L'Europe, terre promise d'une IA respectueuse ?

Comme tout phénomène émergent, l'IA s'est développée sans grands principes d'éthique et d'utilisation préalable, si ce n'est les règles que les entreprises se sont auto-appliquées et qui ne suffisent pas. La confiance en l'IA est pourtant essentielle pour stimuler ses usages et encourager le développement de nouveaux projets.

Les acteurs européens sont aux avant-postes en développant des IA différentes des modèles américains ou asiatiques, mais tout reste à faire pour que les règles de fait deviennent des règles de droit. L’enjeu de l’IA de confiance, qui respecte et défend certaines valeurs, peut positionner la France et l’Europe au centre de l’échiquier mondial.

L’IA doit apprendre à se faire accepter

Les utilisateurs sont, à juste titre, extrêmement méfiants quant à la gestion de leurs données et la façon dont les algorithmes opèrent, parfois jugés déshumanisants. Il suffit de voir les débats autour de ceux de Parcoursup pour comprendre que l’opacité des intelligences artificielles est l’un des principaux freins à son adoption pleine et entière. Or ce sont les projets dans lesquels les utilisateurs sont les plus engagés qui sont les plus impactants.

L’IA doit dès lors mériter la confiance de ses utilisateurs, d’autant que ces derniers ne savent pas toujours qu’ils sont impactés de près ou de loin par un algorithme. La pédagogie et la transparence seront sans aucun doute les piliers de l’établissement progressif mais fort de ce lien de confiance. Entreprises, leaders politiques et professionnels du secteur doivent tous participer à l’apprentissage du grand public si nous voulons voir l’IA se développer sainement. 

La Finlande est particulièrement à la pointe et doit nous servir de modèle. Pour répondre à l’enjeu d’acculturation dans l’ensemble de la société, le gouvernement finlandais s’était en 2018 lancé le défi de former 1 % des citoyens européens aux bases de l'intelligence artificielle via un cours en ligne gratuit. Sa capitale Helsinki a été en 2020 l’une des premières villes avec Amsterdam à proposer à leurs citoyens un registre ouvert et transparent des algorithmes utilisés, pour que chacun puisse comprendre comment fonctionnent les IA qui interviennent au quotidien. Compréhensible et au service du confort quotidien, l’IA finlandaise gagne en crédibilité sans limiter sa performance.

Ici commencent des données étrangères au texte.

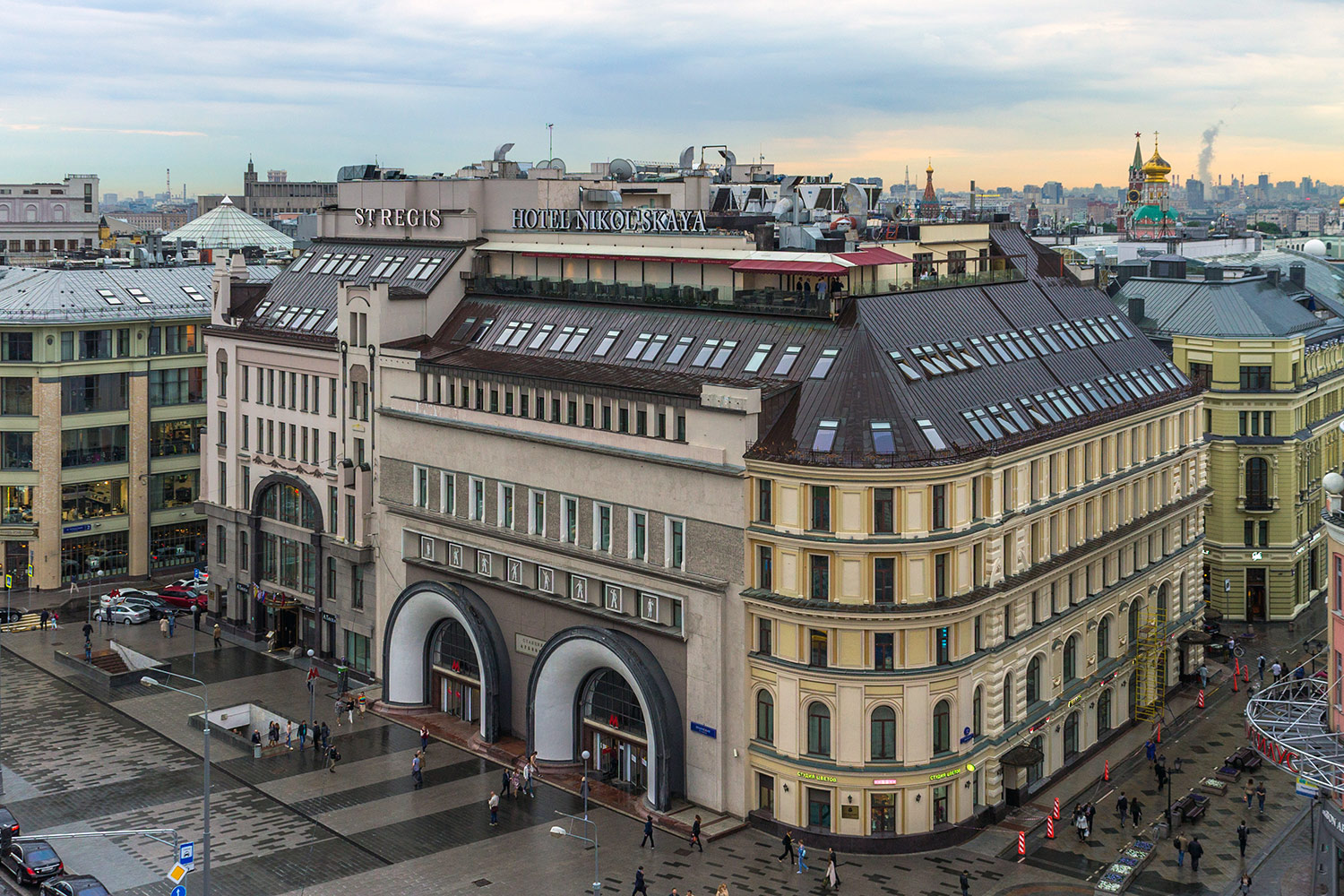 Moskva, Никольская улица, 12 / Большой Черкасский переулок, 1 / Лубянская площадь, 2 стр. 1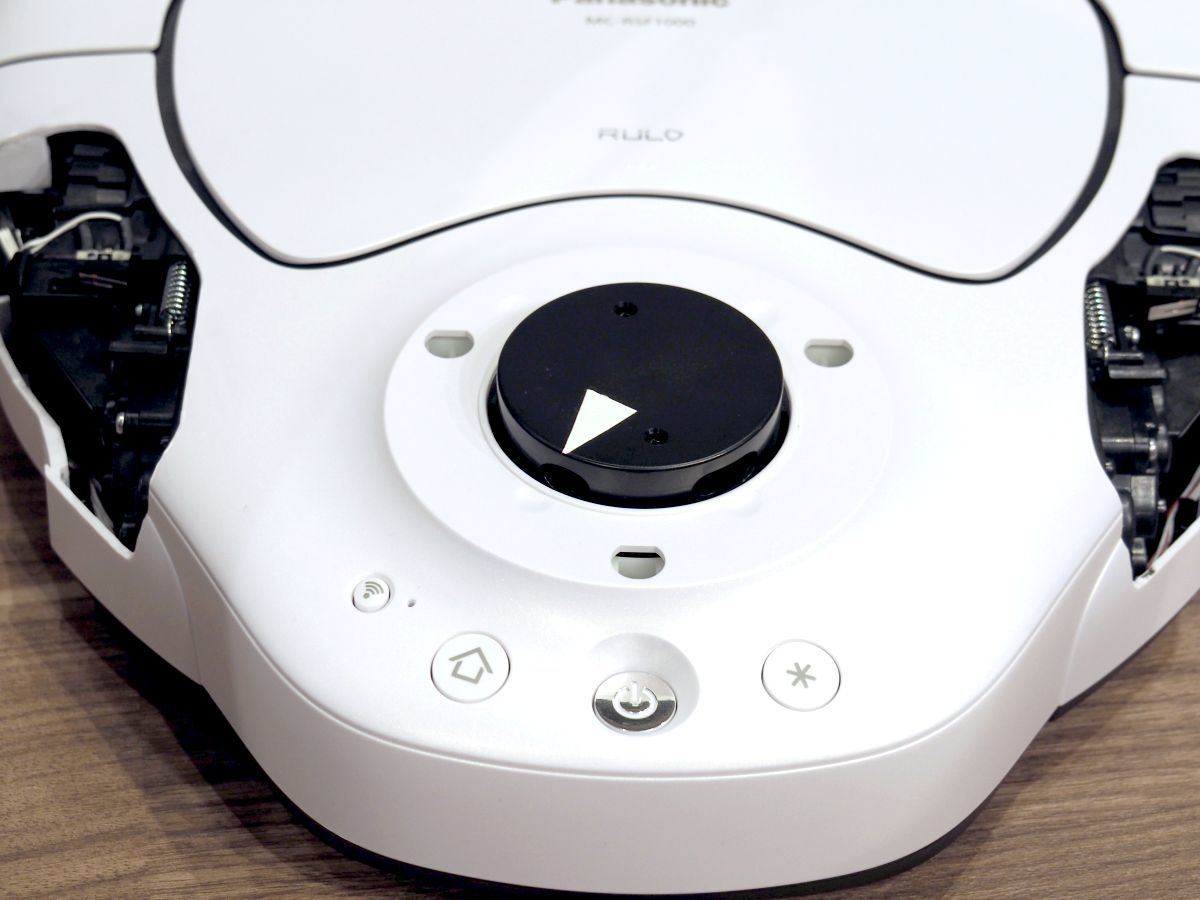 パナソニックのロボット掃除機「ルーロ」にコスパ優秀の新モデル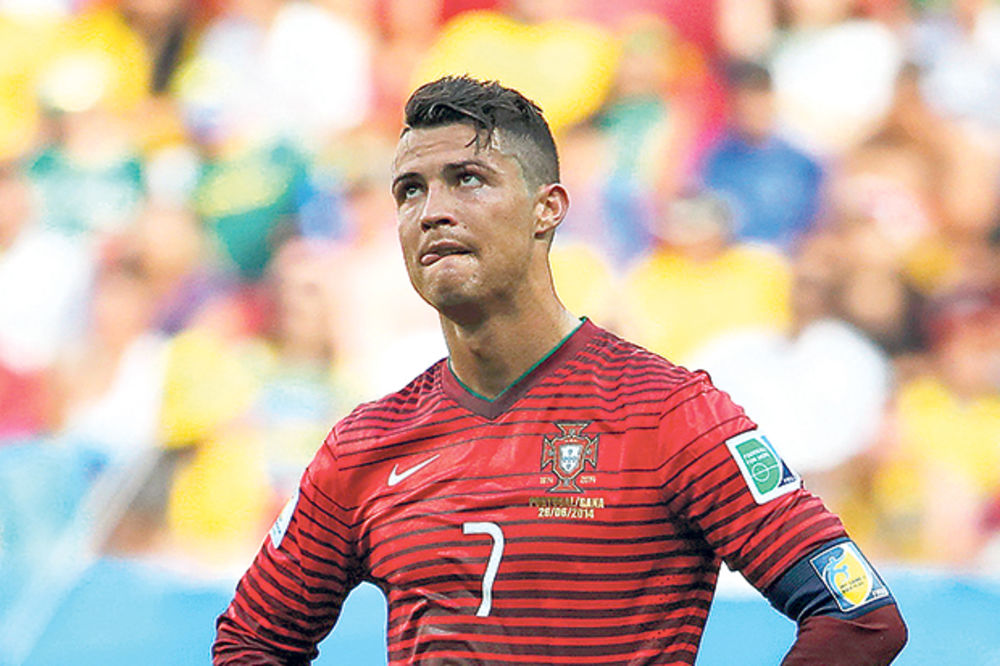 MISTERIJA: Ronaldo laže svog malog sina o majci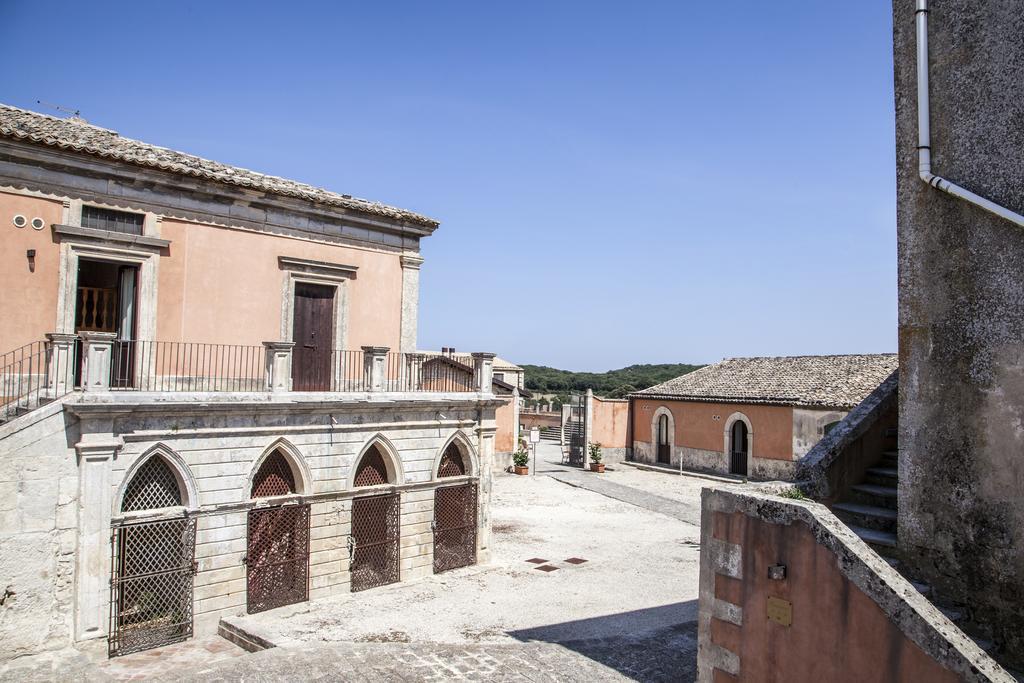 Feudo Bauly Hotel Palazzolo Acreide Exterior foto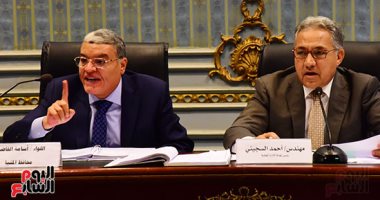 محافظ المنيا للنواب: توجيهات من الدولة بإزالة أى عقبات تتعلق بمشروعات حياة كريمة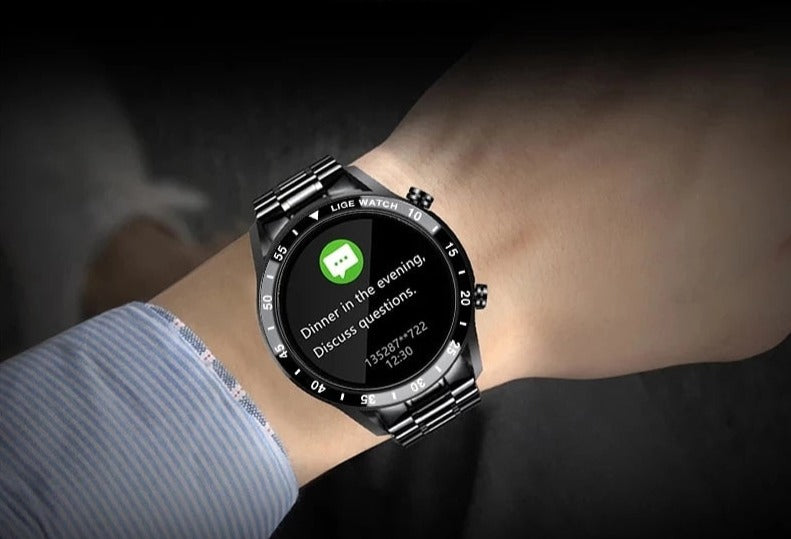 Men's Black 4G Smartwatch with Integrated Calling & Touchscreen — Contemporary Bluetooth Wristwatch | Koossa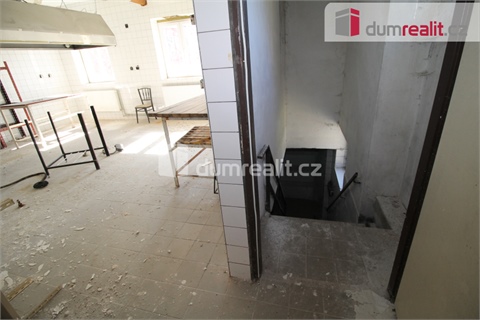 Prodej komerčního objektu, 1 385 m² 10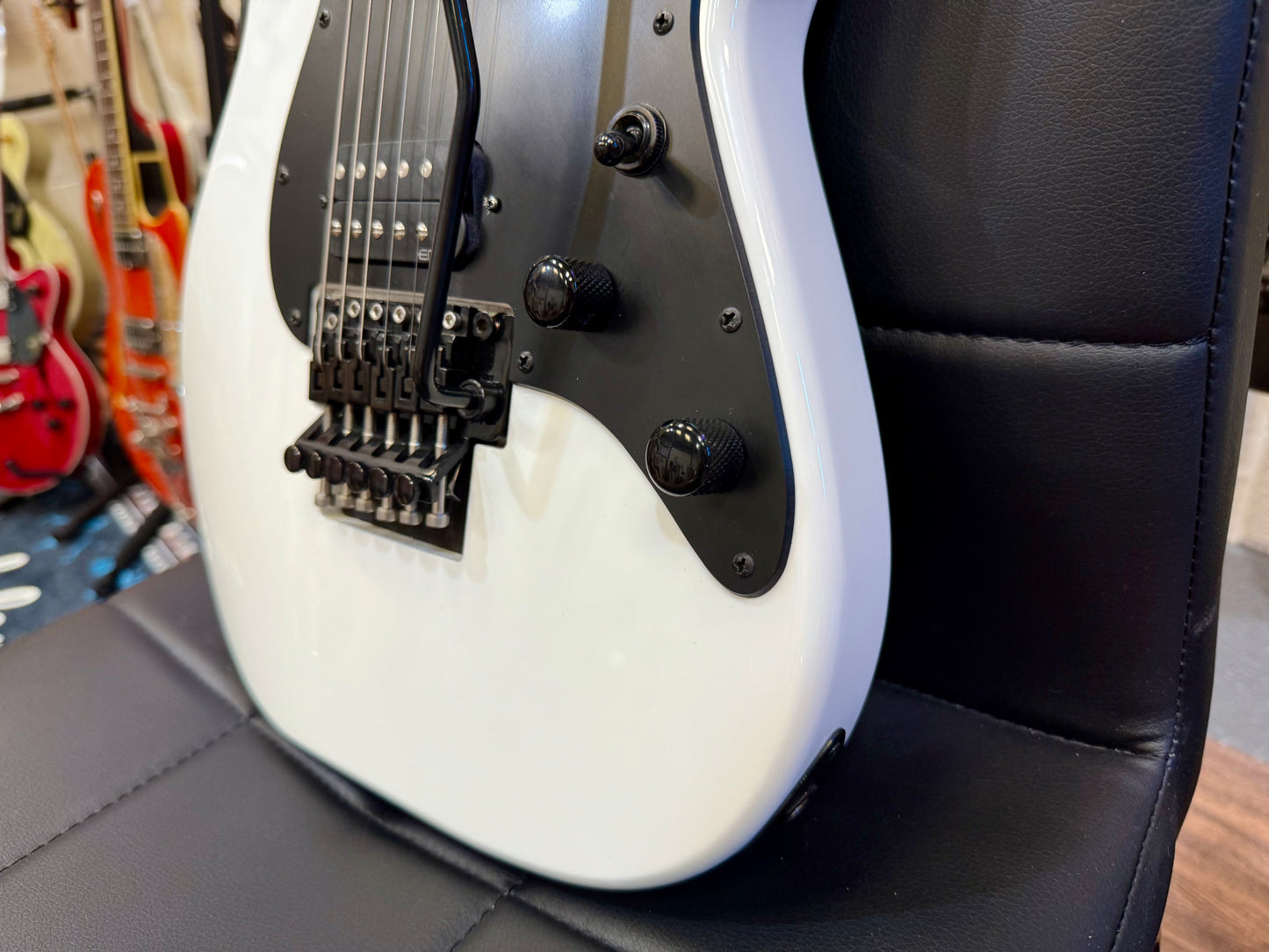 🔥2021🔥 Schecter Sun Valley Super Shredder FR~ Gloss White~ Floyd Rose!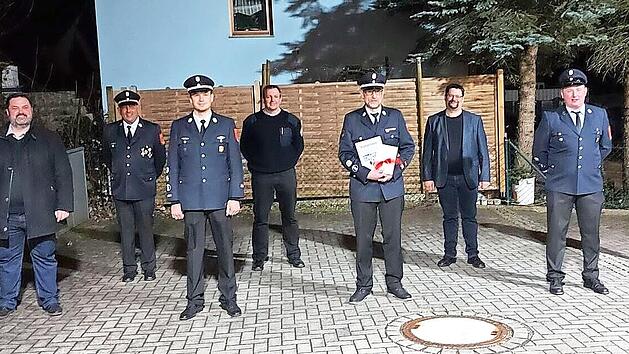 Kommandanten-Wahlen bei der Feuerwehr Friesen; im Bild (von links): Zweiter B&uuml;rgermeister Michael Zwingmann, Vorsitzender Ralf Wich, Kommandant Sebastian Geiger, der federf&uuml;hrende Kommandant der Stadt Kronach, Christian B&uuml;ttner, der bisherige Kommandant Markus Geiger, Hauptamtsleiter Stefan Wicklein, Zweiter Kommandant Lukas Wich und Dorothea Biesenecker von der Stadt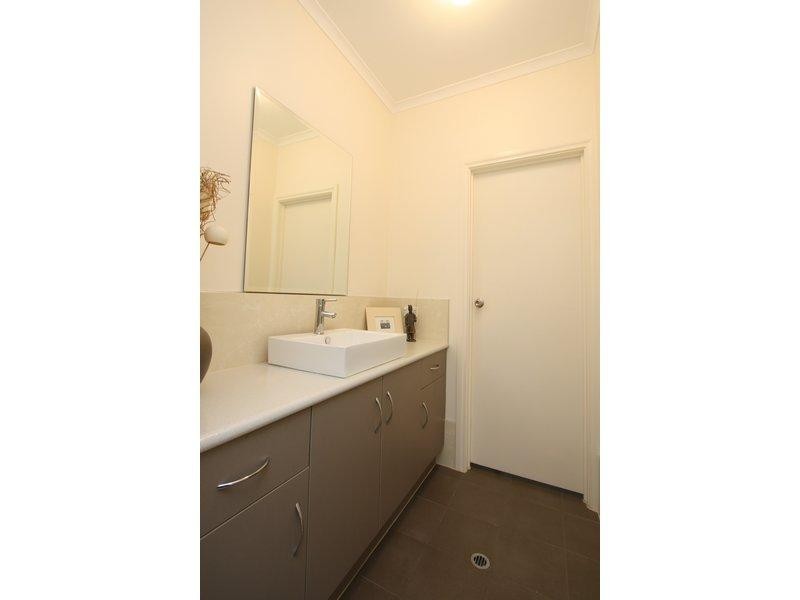 44 Lord Howe Crescent, Mawson Lakes SA 5095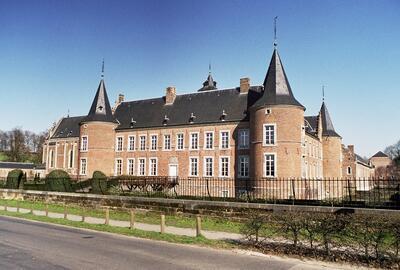 Westvleugel van kasteel Alden Biesen met tuin van de landcommandeur 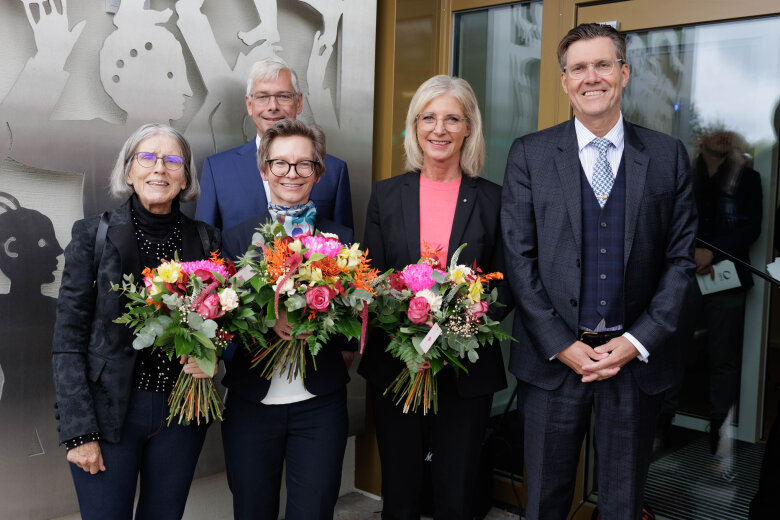 Bayerns Jugendministerin Ulrike Scharf (2. v.r.) mit Dr. Norbert Kollmer, Präsident des ZBFS, BLJA-Leiter Dr. Harald Britze, Zweigstellenleiterin Karin Herzinger und Künstlerin Johanna Obermüller (v.r.).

Un cercle vertueux que nous devons nous efforcer de promouvoir et développer.

Protéger l’humain mais stimuler l’innovation

Volontaire et consciente des enjeux, la Commission européenne a proposé le premier cadre juridique sur l’IA en termes d’éthique et de sécurité, pour en finir avec les craintes liées à son opacité et son manque d’explicabilité. C’est une excellente nouvelle pour les particuliers et les organisations, qui doivent se préparer à leur mise en conformité de façon fluide et sans douleur, contrairement à ce que nous avons tous vécu avec l’exercice imposé du déploiement de la règlementation du RGPD. Ce texte n’est qu’un début puisque la Commission souhaite encadrer la conception et l’utilisation de l’intelligence artificielle dans des cas d’usage sensibles en posant notamment des exigences d’intelligibilité, de transparence, de non-discrimination, ou de robustesse.

L’approche de la Commission est intéressante car au-delà de la protection des données personnelles elle stimule l’innovation technologique à l’échelle européenne, une proposition différenciante capable d’amplifier et de massifier les projets et usages de cette IA de confiance. Mais une volonté imposée par le haut n’est pas en soit un facteur d’adoption généralisée, ni un facteur de réussite. Si elle n’est abordée que comme une formalité administrative, elle perdra tout son sens. Mais si elle amène les entreprises à gagner en maturité sur l’IA, elle sera un élément différenciant de grande valeur au bénéfice de tous.

L’Europe doit continuer à œuvrer pour devenir le lieu de naissance et de développement d'une IA à la fois éthique et au service de tous, puis en profiter pour démontrer que nos entreprises sont les meilleures dans ce domaine. Elle se dotera ainsi des armes nécessaires pour relever les prochains grands défis de l’IA, dont celui d’une plus grande frugalité énergétique.